ADB: Expensive fuel will speed up move to EVs in Philippines
By Derco Rosal
Demand for electric vehicles (EVs) in the country is expected to accelerate as escalating military conflict in the Middle East threatens to drive global crude prices toward record highs, according to the Asian Development Bank (ADB).
In a briefing, James Villafuerte, ADB regional lead economist, said the prospect of Iran-related supply disruptions is pushing price forecasts toward $200 per barrel that likely to force consumers to reconsider traditional internal combustion engines in favor of hybrid or electric alternatives.
“I think with rising fuel prices, most people will probably begin to seriously consider either hybrid vehicles or EVs,” Villafuerte told reporters.
While the Philippine government has established formal targets for EV adoption, Villafuerte noted the country currently trails regional peers including Thailand, Singapore, and Indonesia.
He attributed this lag to those nations’ established status as automotive manufacturing hubs, which provides a natural infrastructure and supply chain advantage for the electric transition.

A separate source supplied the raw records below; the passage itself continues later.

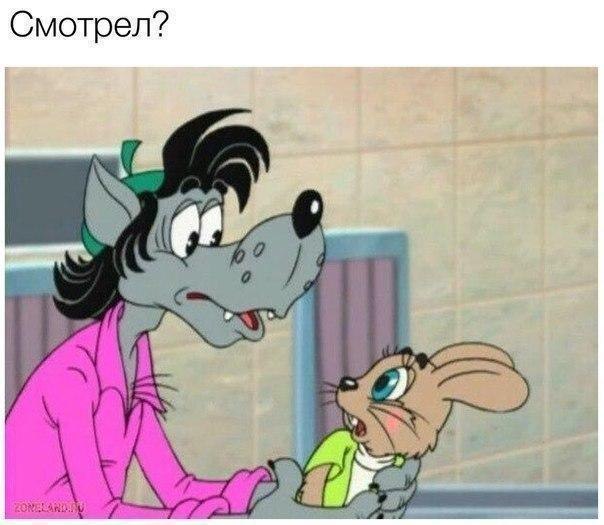 Смотрел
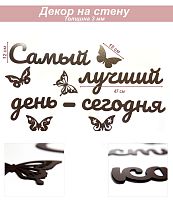 Слова 25 Самый лучший день - сегодня(венге)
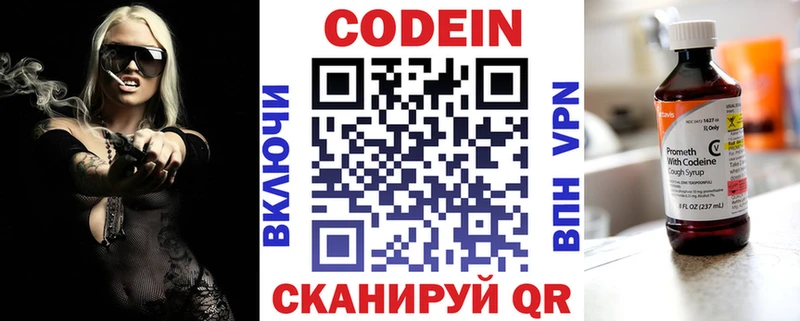 Купить  Багратионовск  Codein напиток Lean (лин) 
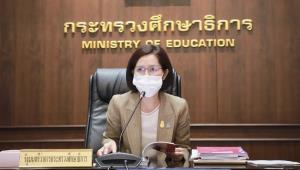 ศธ.หารือคลังปล่อยกู้ดอกต่ำเสริมสภาพคล่องโรงเรียนเอกชน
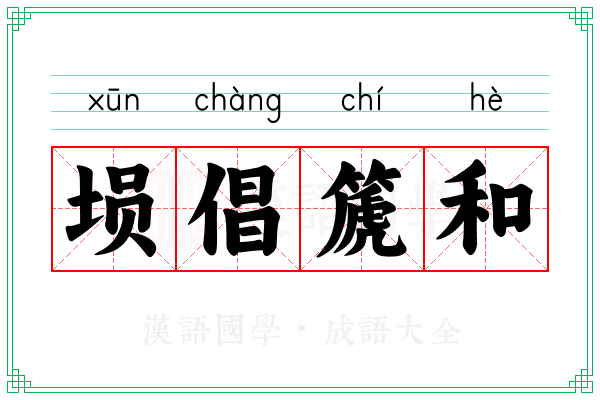 埙倡篪和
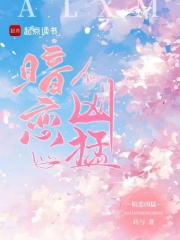 暗恋成真:前妻太凶猛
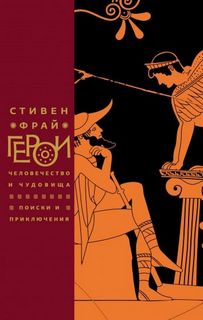 Фрай Стивен - Герои: Человечество и чудовища. Поиски и приключения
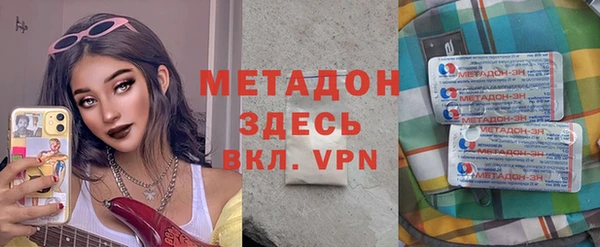 ешки Арсеньев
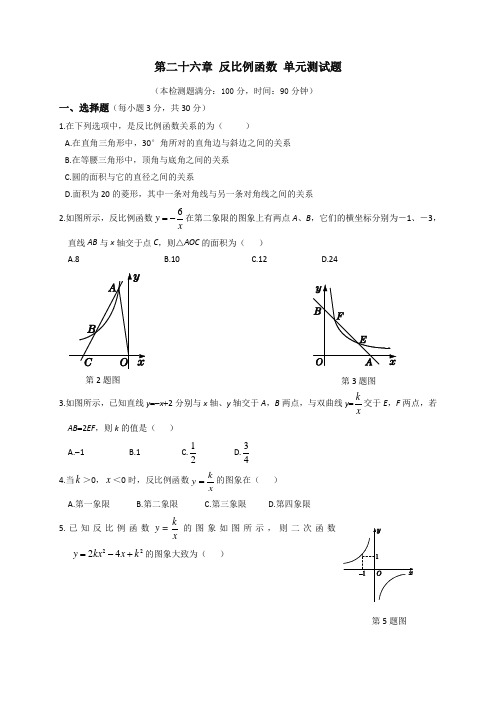 人教版九年级下《第二十六章反比例函数》单元测试题(2)有答案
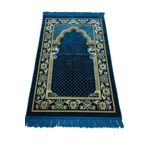 Dokumacı Kadife Namaz Seccadesi Lüx-mavi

Albert Park, ADB chief economist, told reporters that the economic argument for EVs becomes significantly more compelling as fuel costs rise.
He noted that elevated prices increase the direct economic gains for private consumers who make the switch.
From a fiscal policy perspective, Park argued that the return on government investment in renewable energy infrastructure improves substantially when oil remains expensive.
He added that it is not merely the level of prices but the inherent uncertainty and frequency of supply shocks that create the necessary economic incentives to hasten the green transition.
Addressing potential government responses to energy inflation, the ADB cautioned against broad fiscal measures such as cutting fuel excise taxes.
Park stated that a blanket reduction in excise duties would disproportionately benefit wealthier individuals who consume more fuel, rather than the most vulnerable segments of the population. Instead, the multilateral lender advocates for targeted interventions.
Villafuerte suggested that income or food subsidies for the poorest sectors would yield a better social impact than lowering oil duties.
He asserted that maintaining current tax levels prevents sending the wrong signal to the market, noting that reducing taxes on gasoline—a pollutant—diminishes the incentive for the public to reduce consumption.
Under the current Tax Reform for Acceleration and Inclusion Law, premium unleaded gasoline is taxed at ₱10 per liter, while diesel carries a levy of ₱6 per liter. Kerosene and liquefied petroleum gas are taxed at ₱5 and ₱3 per liter, respectively.
Data from the Bureau of Customs show that the government collected ₱247.1 billion in excise taxes from petroleum products through its fuel marking program last year, a 1.9 percent increase from the ₱242.4 billion collected in 2024.